- Exercise data -
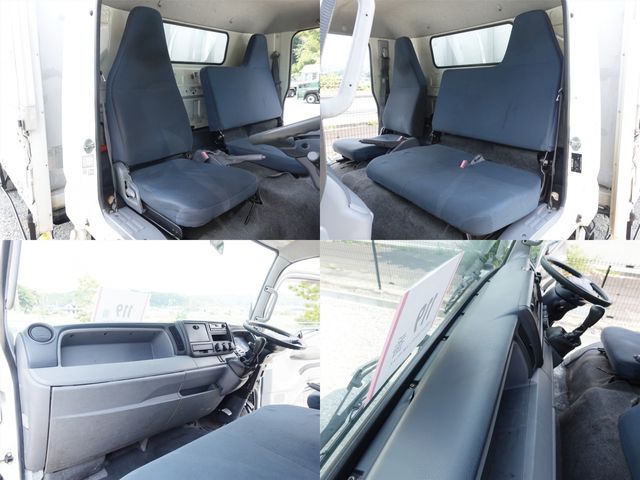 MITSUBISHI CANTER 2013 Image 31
* * *
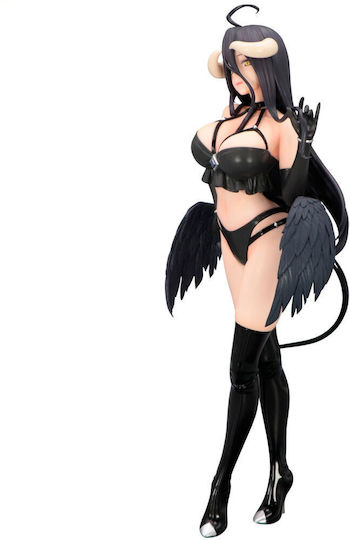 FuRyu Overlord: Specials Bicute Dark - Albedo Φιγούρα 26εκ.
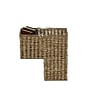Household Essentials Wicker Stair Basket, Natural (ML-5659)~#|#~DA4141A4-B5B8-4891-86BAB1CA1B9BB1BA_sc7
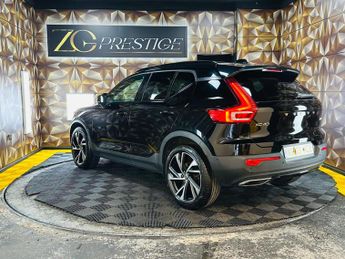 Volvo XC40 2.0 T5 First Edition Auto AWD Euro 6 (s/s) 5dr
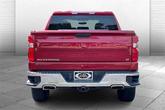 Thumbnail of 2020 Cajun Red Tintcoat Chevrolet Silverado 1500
--
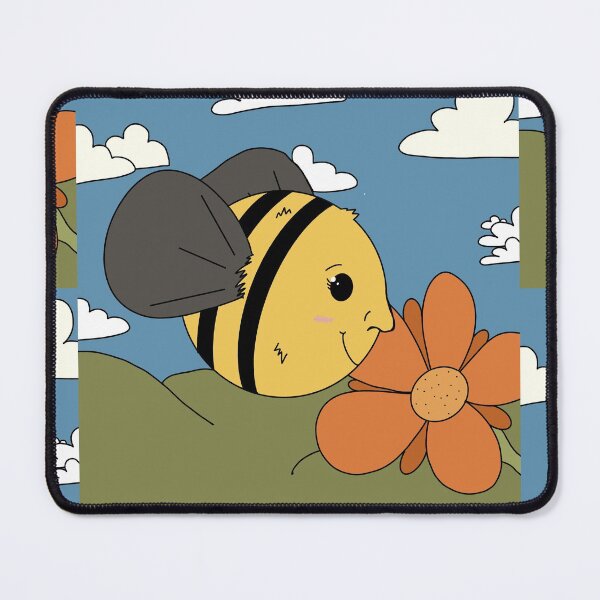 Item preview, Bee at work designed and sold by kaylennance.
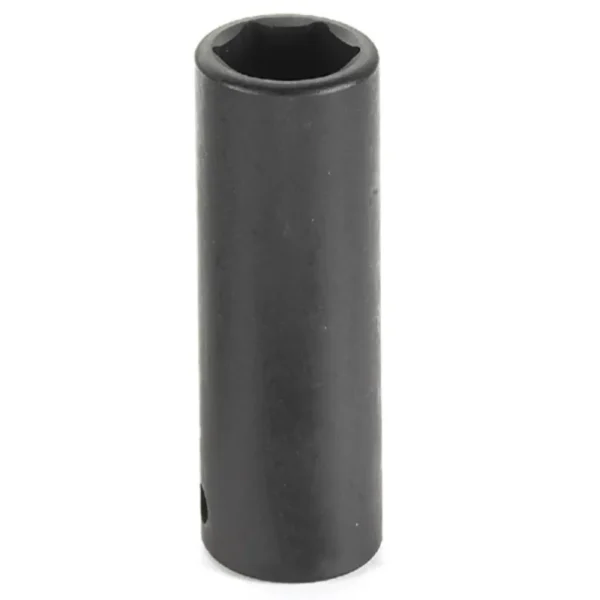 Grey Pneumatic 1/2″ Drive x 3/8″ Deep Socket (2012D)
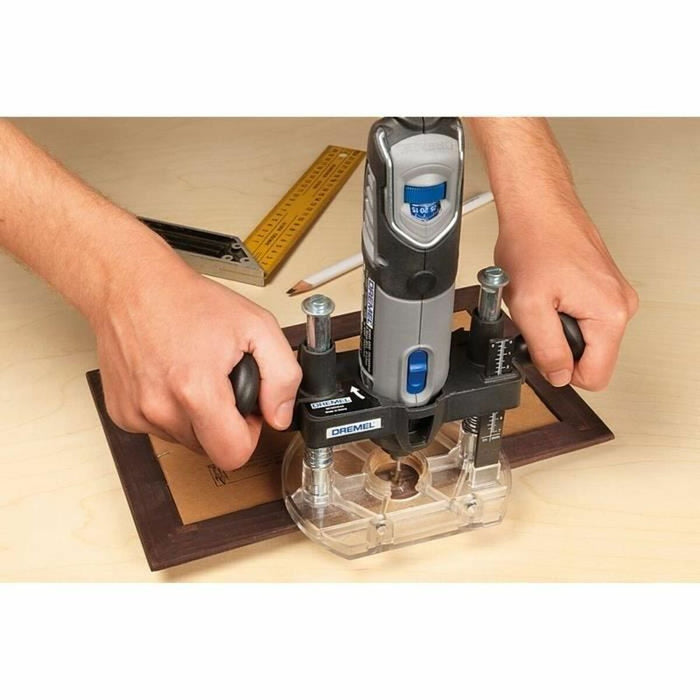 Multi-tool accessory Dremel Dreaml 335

- Work instructions -
Quote the items above, word for word, from the one with "FuRyu Overlord: Specials" through the one with "Thumbnail of 2020". Leave the pictures out of your answer.

- Task answer -
 FuRyu Overlord: Specials Bicute Dark - Albedo Φιγούρα 26εκ.
Household Essentials Wicker Stair Basket, Natural (ML-5659)~#|#~DA4141A4-B5B8-4891-86BAB1CA1B9BB1BA_sc7
 Volvo XC40 2.0 T5 First Edition Auto AWD Euro 6 (s/s) 5dr
 Thumbnail of 2020 Cajun Red Tintcoat Chevrolet Silverado 1500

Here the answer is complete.